**WHAT THE TASK ASKS:**
From the line containing "3. 培养谦虚、尊重、友善的道德观念" through the last line, print the records exactly and nothing else.

**Transcribed page contents:**
__________
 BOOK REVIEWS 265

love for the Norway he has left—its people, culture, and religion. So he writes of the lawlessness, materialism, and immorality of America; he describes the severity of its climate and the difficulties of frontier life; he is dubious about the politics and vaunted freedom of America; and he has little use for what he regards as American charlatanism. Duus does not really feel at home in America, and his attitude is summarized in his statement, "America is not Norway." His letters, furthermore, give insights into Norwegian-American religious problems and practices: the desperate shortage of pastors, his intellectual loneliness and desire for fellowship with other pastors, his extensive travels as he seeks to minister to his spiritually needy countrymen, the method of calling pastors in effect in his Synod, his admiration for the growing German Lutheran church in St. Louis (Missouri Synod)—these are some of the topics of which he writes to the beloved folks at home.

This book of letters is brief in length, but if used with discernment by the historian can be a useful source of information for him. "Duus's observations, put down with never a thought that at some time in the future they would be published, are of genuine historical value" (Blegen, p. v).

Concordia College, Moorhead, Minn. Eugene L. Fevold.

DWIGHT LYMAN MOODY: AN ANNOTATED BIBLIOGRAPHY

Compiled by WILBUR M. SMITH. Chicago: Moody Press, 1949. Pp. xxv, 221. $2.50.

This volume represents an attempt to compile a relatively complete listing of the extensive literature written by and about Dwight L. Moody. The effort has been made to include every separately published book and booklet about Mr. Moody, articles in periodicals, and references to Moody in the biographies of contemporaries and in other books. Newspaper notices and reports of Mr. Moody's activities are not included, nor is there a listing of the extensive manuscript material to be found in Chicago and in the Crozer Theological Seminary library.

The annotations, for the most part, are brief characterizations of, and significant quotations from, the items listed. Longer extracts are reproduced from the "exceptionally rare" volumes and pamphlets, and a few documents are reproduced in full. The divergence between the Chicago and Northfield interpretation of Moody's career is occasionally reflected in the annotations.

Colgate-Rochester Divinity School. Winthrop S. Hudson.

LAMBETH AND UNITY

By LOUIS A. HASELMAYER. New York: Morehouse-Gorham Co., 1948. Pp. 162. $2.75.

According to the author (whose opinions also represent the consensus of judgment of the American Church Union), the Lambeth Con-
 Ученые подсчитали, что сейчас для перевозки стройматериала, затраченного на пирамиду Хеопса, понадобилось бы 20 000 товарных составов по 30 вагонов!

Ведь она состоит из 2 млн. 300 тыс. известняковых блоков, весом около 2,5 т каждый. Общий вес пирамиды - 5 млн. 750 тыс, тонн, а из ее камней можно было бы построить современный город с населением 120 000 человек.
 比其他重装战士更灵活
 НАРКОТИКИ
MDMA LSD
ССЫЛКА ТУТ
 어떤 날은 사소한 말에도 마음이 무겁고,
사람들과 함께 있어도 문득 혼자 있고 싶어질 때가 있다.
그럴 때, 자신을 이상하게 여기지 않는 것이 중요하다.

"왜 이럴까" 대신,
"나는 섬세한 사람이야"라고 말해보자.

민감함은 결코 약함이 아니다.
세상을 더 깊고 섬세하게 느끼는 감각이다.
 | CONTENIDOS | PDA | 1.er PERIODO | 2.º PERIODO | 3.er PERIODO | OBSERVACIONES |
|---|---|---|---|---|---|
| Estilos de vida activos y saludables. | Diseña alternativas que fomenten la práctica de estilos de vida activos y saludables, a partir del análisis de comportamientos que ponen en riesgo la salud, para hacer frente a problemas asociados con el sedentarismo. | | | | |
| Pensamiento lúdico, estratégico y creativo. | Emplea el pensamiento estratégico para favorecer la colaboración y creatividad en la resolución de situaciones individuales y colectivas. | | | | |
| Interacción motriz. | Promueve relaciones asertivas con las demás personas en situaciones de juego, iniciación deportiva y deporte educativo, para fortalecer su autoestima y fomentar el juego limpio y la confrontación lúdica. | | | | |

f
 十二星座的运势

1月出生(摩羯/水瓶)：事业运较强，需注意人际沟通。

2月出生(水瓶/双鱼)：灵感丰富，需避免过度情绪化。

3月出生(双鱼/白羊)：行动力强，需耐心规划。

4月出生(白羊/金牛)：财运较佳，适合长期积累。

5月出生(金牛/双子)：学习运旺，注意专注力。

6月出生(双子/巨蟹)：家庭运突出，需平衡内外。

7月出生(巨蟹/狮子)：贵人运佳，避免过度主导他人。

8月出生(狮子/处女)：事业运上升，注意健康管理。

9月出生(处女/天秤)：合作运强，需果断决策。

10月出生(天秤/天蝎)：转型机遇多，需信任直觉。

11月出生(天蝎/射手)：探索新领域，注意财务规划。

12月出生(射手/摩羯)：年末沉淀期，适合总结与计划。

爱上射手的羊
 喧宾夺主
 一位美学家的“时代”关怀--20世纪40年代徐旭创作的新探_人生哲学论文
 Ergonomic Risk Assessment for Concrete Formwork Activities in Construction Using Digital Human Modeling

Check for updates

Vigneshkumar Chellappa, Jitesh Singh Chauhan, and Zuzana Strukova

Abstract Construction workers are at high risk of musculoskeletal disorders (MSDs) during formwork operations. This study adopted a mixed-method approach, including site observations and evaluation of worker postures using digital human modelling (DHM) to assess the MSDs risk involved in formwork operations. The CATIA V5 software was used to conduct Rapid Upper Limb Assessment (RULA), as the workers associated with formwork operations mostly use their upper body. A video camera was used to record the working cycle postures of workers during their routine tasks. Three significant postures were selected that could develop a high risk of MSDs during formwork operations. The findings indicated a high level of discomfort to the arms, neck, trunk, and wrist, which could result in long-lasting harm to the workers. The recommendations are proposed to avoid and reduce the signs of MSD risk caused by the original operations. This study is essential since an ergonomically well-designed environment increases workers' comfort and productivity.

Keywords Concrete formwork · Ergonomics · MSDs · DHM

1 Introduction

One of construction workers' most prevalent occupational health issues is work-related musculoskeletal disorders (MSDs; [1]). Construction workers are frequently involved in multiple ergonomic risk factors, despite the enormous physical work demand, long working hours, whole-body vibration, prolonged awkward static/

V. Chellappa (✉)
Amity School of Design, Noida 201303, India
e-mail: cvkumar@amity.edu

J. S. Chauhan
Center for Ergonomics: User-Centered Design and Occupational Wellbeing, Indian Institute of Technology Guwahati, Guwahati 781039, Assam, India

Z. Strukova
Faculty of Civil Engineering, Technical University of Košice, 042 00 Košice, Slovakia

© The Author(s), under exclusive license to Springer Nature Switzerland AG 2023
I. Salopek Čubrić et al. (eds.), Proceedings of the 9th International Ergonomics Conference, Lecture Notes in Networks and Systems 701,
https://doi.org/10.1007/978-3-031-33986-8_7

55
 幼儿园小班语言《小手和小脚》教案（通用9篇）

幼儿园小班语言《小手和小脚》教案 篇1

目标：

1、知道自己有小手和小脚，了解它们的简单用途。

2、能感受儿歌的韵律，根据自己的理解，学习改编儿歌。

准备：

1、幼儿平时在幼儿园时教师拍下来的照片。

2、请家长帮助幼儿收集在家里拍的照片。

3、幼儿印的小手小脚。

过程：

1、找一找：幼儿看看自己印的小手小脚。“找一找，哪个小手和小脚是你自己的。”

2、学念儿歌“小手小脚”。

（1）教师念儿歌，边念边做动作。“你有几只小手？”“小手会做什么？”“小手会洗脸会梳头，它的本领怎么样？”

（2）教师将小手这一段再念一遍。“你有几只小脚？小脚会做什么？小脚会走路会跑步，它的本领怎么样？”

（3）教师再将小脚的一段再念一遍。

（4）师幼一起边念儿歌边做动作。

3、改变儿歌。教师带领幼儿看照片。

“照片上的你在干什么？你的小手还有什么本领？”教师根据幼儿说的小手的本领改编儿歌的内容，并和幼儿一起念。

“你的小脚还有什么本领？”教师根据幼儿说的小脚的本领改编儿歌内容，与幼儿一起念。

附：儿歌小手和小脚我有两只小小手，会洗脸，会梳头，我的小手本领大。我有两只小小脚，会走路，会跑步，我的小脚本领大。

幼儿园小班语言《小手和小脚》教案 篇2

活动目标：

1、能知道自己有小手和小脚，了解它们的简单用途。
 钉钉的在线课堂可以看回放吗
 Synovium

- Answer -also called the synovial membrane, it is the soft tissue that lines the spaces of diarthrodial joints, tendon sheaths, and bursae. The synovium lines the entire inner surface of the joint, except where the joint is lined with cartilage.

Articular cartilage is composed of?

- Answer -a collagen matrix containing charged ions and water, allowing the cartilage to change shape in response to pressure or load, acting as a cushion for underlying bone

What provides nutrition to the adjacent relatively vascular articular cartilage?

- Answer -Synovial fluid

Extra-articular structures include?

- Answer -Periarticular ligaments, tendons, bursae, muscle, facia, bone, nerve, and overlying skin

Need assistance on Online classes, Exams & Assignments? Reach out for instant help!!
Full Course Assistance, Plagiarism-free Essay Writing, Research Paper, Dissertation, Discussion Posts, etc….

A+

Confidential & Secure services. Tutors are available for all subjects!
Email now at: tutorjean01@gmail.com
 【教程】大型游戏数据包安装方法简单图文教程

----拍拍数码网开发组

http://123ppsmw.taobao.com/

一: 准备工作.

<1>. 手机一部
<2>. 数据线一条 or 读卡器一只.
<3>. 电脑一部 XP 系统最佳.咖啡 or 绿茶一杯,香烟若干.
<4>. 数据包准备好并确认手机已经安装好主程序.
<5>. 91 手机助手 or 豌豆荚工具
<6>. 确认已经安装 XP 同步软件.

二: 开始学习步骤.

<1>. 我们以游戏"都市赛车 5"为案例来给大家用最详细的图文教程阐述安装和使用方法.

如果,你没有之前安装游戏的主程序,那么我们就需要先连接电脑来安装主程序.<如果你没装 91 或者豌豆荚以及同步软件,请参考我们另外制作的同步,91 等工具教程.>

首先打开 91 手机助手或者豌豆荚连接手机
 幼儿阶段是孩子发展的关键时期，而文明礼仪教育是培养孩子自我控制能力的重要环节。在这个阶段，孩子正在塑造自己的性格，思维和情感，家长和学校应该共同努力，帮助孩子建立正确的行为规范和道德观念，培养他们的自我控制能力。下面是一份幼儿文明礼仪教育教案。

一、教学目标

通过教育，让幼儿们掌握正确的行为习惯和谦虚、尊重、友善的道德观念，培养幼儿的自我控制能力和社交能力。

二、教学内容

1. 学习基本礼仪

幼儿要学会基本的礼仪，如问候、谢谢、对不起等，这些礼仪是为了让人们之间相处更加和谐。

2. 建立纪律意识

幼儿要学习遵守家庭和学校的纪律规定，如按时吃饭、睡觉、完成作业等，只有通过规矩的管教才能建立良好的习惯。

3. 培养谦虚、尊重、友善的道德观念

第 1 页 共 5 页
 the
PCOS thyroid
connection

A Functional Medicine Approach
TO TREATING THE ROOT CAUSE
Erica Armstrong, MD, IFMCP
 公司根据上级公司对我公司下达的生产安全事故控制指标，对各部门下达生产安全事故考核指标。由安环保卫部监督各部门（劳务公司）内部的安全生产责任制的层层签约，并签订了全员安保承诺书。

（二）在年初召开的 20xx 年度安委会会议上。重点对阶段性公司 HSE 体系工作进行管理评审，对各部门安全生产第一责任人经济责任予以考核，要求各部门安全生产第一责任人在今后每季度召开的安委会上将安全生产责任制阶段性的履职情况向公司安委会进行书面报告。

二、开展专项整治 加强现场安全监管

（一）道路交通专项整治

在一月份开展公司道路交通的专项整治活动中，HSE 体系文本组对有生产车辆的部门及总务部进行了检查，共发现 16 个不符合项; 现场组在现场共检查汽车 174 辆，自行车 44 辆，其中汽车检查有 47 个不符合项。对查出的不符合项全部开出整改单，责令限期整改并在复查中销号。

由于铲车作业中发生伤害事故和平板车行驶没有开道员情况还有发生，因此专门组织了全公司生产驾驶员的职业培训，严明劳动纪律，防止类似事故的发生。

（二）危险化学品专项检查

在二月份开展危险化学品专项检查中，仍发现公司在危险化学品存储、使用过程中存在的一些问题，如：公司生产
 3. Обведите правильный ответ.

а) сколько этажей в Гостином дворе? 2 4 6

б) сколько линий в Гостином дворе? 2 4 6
__________
**COMPLETED TASK:**
3. 培养谦虚、尊重、友善的道德观念

第 1 页 共 5 页
 the
PCOS thyroid
connection

A Functional Medicine Approach
TO TREATING THE ROOT CAUSE
Erica Armstrong, MD, IFMCP
 公司根据上级公司对我公司下达的生产安全事故控制指标，对各部门下达生产安全事故考核指标。由安环保卫部监督各部门（劳务公司）内部的安全生产责任制的层层签约，并签订了全员安保承诺书。

（二）在年初召开的 20xx 年度安委会会议上。重点对阶段性公司 HSE 体系工作进行管理评审，对各部门安全生产第一责任人经济责任予以考核，要求各部门安全生产第一责任人在今后每季度召开的安委会上将安全生产责任制阶段性的履职情况向公司安委会进行书面报告。

二、开展专项整治 加强现场安全监管

（一）道路交通专项整治

在一月份开展公司道路交通的专项整治活动中，HSE 体系文本组对有生产车辆的部门及总务部进行了检查，共发现 16 个不符合项; 现场组在现场共检查汽车 174 辆，自行车 44 辆，其中汽车检查有 47 个不符合项。对查出的不符合项全部开出整改单，责令限期整改并在复查中销号。

由于铲车作业中发生伤害事故和平板车行驶没有开道员情况还有发生，因此专门组织了全公司生产驾驶员的职业培训，严明劳动纪律，防止类似事故的发生。

（二）危险化学品专项检查

在二月份开展危险化学品专项检查中，仍发现公司在危险化学品存储、使用过程中存在的一些问题，如：公司生产
 3. Обведите правильный ответ.

а) сколько этажей в Гостином дворе? 2 4 6

б) сколько линий в Гостином дворе? 2 4 6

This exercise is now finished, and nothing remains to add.